Today, we are divided by knowledge and opinion on the greatest big picture of all. In other words, it is questionable whether civilization and organized societies here and around the world will exist in a very continuous way.
For several reasons, I believe that organized societies will collapse well before 2100, as rapid global warming is paramount. Humanity will not go extinct, but we can return to our pre-agricultural lifestyle.
With each passing year, more scientists, economists, journalists, and citizens believe that a stable future is not guaranteed.
At the same time, many citizens do not see or believe in the potential of an ecologically upended future for a variety of reasons. Therefore, it is not a threat that requires major changes for them now.
As a result, a large division exists and continues to grow within society.

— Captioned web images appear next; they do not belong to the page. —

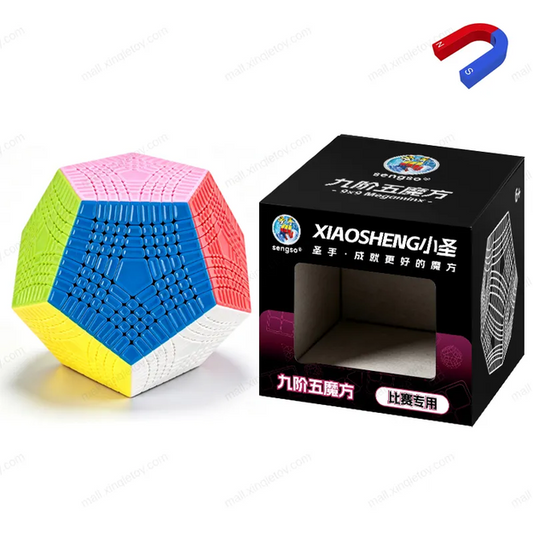 ShengShou Petaminx V3M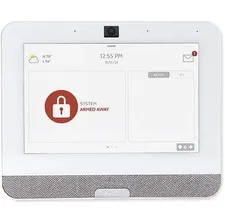 Qolsys IQ Panel 4 IQP4088 Alarm Security Touchscreen Panel ADT - Open Box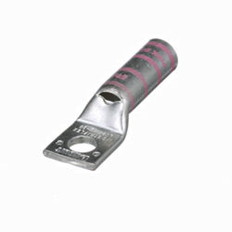 銅製圧縮端子　1穴　電線サイズ　AWG　1/0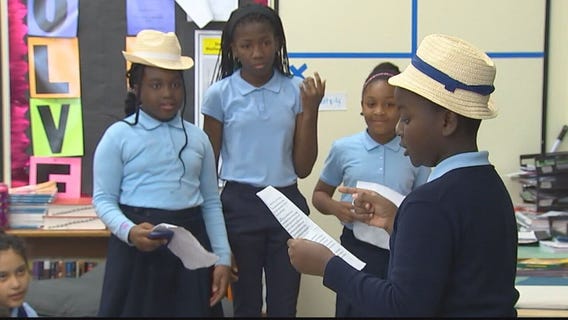 Kennedy Center Honors supporting schools nationwide in arts education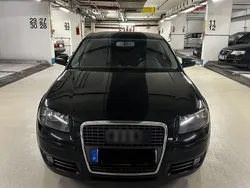 Schwarz Gebraucht 2006 Audi A3 Sportback Sport Kleinwagen | 3.100 € (Fairer Preis)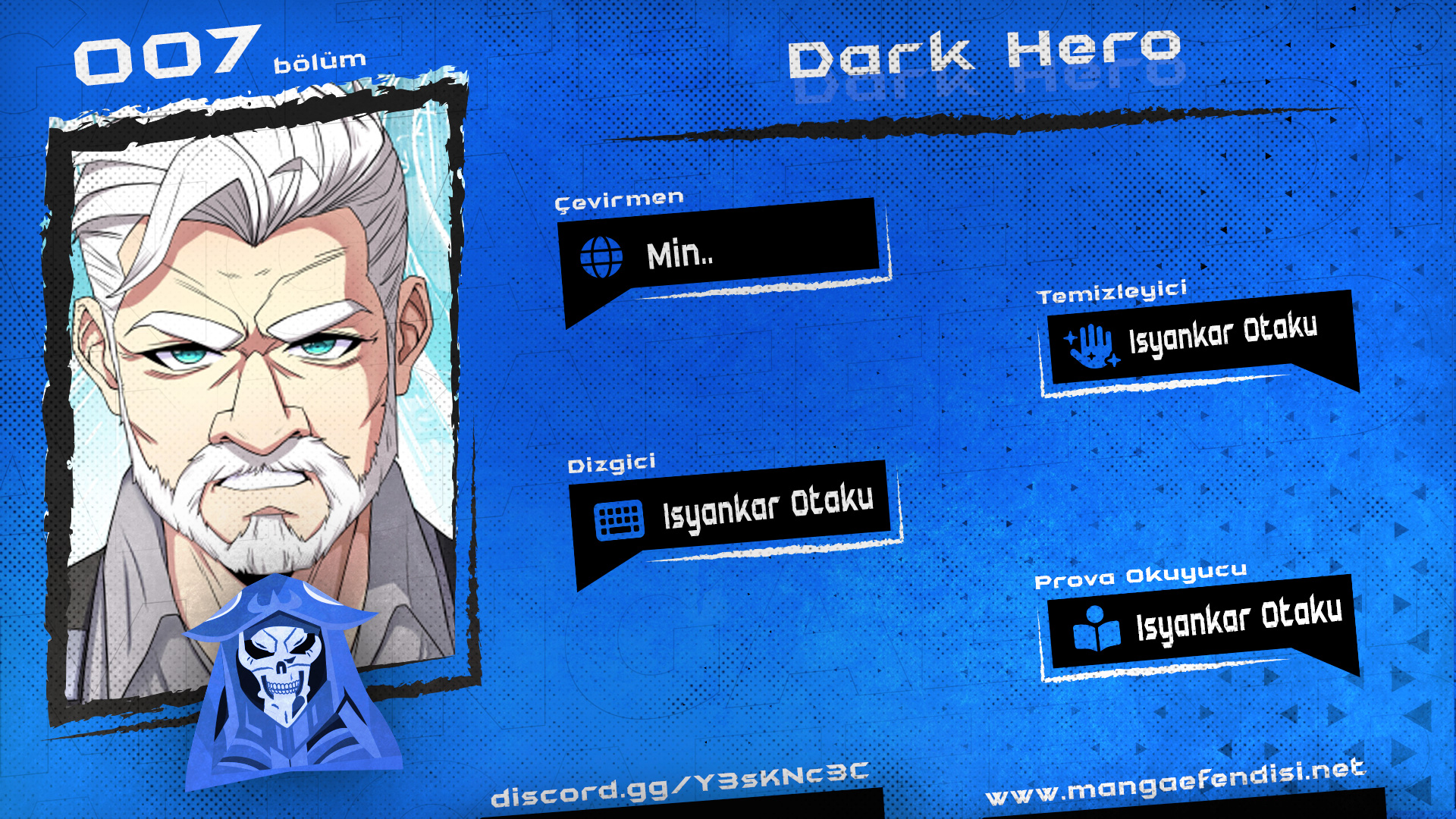 Dark Hero – Bölüm 7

It’s a divide between those who believe that human footprints on Earth are increasingly cancerous and those who don’t hold that view.
This division is important because depending on which side you’re on, your perspective has a big impact on your attitudes, actions, and politics.
Perhaps more than any past issue, even race, this division alienates one from the other. Bridging this rift and interacting across it is very difficult.
I just finished reading “The Precipice,” a bestselling book of 2020 that looks at some of the dire threats we face. Written by Toby Ord, a professor of philosophy at the University of Oxford, the book highlights the catastrophic dangers embodied in advances in artificial intelligence, global warming, and various other developments.
But the most unique aspect of the book is its discussion of existential risk, the potential for humans to cause the destruction of civilization.
Ord points out that this is the new heightened risk today. Therefore, we are not accustomed to pondering it or discussing it. Many would have a hard time believing that we might destroy ourselves.
That shocking and indescribable idea — something that requires a great deal of knowledge to understand and believe — forms the basis for the schism I referred to earlier.
Every time I sit down to write a column today, I feel a split in my readers. For fifty years I have carefully crafted essays for all readers. Given today’s deeply divided society and the strangely diverse narratives our citizens have, how can one column speak profitably to all readers?
This is the same problem facing our country and the world at large. Toby Ord says the solution is for the critical mass of the population to better understand how endangered our societies, problems, and civilizations are. Along with that, we need a moral philosophy that includes a debt of gratitude to the past and the future.
All these consist of difficult orders, but they are necessary. Somehow we must create a national and global solidarity that recognizes where humanity is now.